No conviction for any offence is involved in the imposition of a penalty. Article 20(1) of the Constitution will have application only when a person is subjected to penalty greater then that which might have been inflicted under the law in force at the time of the commission of the offence. This would indicate that commission of an offence and a conviction thereof are necessary in order that the provisions of the article may be attracted. A question has been raised in some cases a to whether the prohibition extends to penalties other than punishments awarded in judicial proceedings. No such question will arise if the word 'penalty' is read with the word 'convicted' in the earlier part of the clause. While the first part of the article bars a conviction, the second part relates to the punishment or sentence that may be inflicted upon such conviction.
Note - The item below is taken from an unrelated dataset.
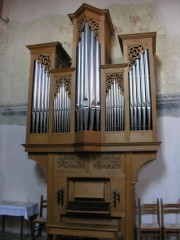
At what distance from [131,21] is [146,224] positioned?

A penalty, therefore, would come within the purview of article 20(1) only if the earlier part of the clause is attracted, i.e., there must have been a conviction for an offence. Unless there is a conviction, no question of the latter part of the article applying will arise. Although the concealment of the particulars of the income was made an offence under section 277 of the Act, I cannot say that the penalty imposed under section 28 of the repealed Act or under section 271 of the Act was or is imposed on the basis that it was or is an offence. For the offence punishment was or is prescribed such as imprisonment, fine or both. The imposition of penalty on the basis of an act or omission by an assessee is not because the act or omission constitutes an offence, but because that act or omission would constitute an attempt at evasion. Therefore penalty is exacted not because an act or omission is an offence but because it is an attempt at evasion of tax on the part of the assessee. Article 20(1) of the Constitution can have no application to case where a penalty is imposed not as punishment for failure to pay tax would not have attracted the application of the corresponding article of the Constitution of the United States : see Bankers Trust Co. v. Blodgett. In that case, in answer to the contention that to reach into the past and provide greater punishment that what the law did when the crime was committed incurred the constitutional prohibition of an ex post facto law, the court said :

'The penalty of the statutes was not in punishment of crime, and it is only such that the constitution prohibition applies.'

So, I take the view that, even assuming that the penalty has been enhanced under the Act, that would not attract the constitutional inhibition of article 20(1) because the penalty is imposed not as punishment for the commission of an offence, even though the act for which the penalty is imposed is an offence liable to be punished. I, therefore, overrule this contention of the learned Advocate-General.

The writ petition fails, and it is dismissed. No costs.

Petition dismissed.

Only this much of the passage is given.